To qualify for European Union (EU) state support, car makers that receive incentives for low-emission vehicles - electric, but also hybrid and fuel-cell models - may soon have to comply with a new set of conditions. One proposal would introduce a minimum quota for European-made parts in these vehicles, although batteries are, for the time being, excluded from this requirement.
According to the Financial Times, the measure is expected to form part of the Industrial Accelerator Act. Its purpose is to shield the sector from fierce competition from China and to safeguard one of the EU’s industrial pillars, valued at €2.6 trillion.
Industrial Accelerator Act: publication date and objectives
The Industrial Accelerator Act - a legislative proposal designed to speed up the decarbonisation of European industries - is due to be formally unveiled by the European Commission on 25 February. It had originally been scheduled for 10 December, but has already been delayed twice.
Vehicles covered and the proposed 70% quota
If adopted, the rule would apply to electric vehicles, hybrids and fuel-cell cars. While a requirement to manufacture batteries within the EU has been left out, other battery-related components would still need to be produced locally. The 70% quota remains provisional and could be revised in the final text. So far, the Commission has not issued an official comment on this possibility.
The position of manufacturers
The draft regulation has sparked debate between suppliers and vehicle manufacturers. On one side, suppliers are pushing for rules that guarantee a high share of European components, arguing that the current model has structural weaknesses.
Among manufacturers, views are split.
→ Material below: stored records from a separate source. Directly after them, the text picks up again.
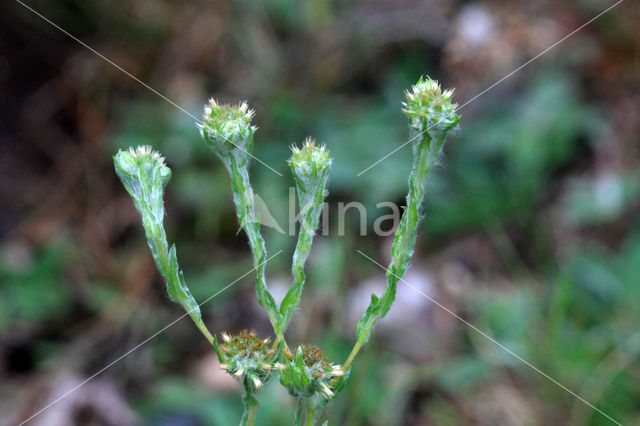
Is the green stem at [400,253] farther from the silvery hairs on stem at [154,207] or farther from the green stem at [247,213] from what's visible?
the silvery hairs on stem at [154,207]

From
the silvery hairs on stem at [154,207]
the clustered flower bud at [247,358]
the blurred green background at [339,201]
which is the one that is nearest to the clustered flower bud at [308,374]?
the clustered flower bud at [247,358]

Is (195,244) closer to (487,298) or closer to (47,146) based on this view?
(47,146)

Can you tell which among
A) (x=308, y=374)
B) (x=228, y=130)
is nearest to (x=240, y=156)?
(x=228, y=130)

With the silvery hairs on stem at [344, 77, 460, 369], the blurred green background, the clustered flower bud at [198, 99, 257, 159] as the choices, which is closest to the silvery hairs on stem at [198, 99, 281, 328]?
the clustered flower bud at [198, 99, 257, 159]

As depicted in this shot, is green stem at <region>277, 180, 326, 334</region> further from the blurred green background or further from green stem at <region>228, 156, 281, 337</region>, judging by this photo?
the blurred green background

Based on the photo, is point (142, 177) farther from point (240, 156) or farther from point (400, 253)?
point (400, 253)

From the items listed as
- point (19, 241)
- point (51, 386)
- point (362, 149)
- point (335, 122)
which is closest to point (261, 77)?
point (335, 122)
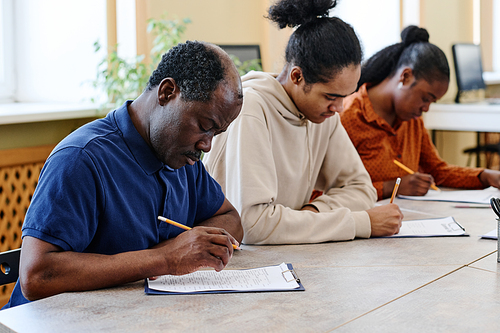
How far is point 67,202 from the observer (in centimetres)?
106

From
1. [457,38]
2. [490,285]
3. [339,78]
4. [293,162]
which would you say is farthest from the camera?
[457,38]

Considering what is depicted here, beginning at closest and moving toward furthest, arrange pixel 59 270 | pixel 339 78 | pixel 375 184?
pixel 59 270 < pixel 339 78 < pixel 375 184

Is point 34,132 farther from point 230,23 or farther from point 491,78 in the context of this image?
point 491,78

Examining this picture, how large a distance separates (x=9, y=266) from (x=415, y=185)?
1591mm

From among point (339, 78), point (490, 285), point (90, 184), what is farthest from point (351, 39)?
point (90, 184)

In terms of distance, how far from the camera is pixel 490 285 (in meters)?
1.19

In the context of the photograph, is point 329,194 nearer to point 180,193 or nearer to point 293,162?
point 293,162

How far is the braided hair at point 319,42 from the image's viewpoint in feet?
5.24

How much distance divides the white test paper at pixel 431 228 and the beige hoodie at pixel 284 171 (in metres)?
0.16

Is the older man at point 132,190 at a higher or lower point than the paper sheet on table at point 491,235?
higher

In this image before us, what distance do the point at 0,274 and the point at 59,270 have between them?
0.32 m

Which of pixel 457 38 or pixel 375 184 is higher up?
pixel 457 38

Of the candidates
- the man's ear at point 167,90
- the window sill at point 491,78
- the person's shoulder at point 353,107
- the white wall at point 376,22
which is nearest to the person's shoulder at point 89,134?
the man's ear at point 167,90

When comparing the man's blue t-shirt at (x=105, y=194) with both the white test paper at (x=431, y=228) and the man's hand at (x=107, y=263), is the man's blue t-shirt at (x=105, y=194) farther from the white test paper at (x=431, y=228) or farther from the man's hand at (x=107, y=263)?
the white test paper at (x=431, y=228)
Volkswagen and Stellantis back a “Made in Europe” scheme that would encourage the purchase of locally sourced parts, whereas BMW has warned about additional costs and extra bureaucracy.
Some car makers also suggest that, for the purposes of meeting the quota, eligible parts could be sourced from markets outside the EU - including countries such as Turkey or the United Kingdom - and even beyond Europe, for instance Japan.
This would be an attempt to broaden the pool of eligible markets, allowing manufacturers to keep as many suppliers as possible available, while limiting the risk of local products becoming inflated in price and, as a result, accelerating the decline in production margins.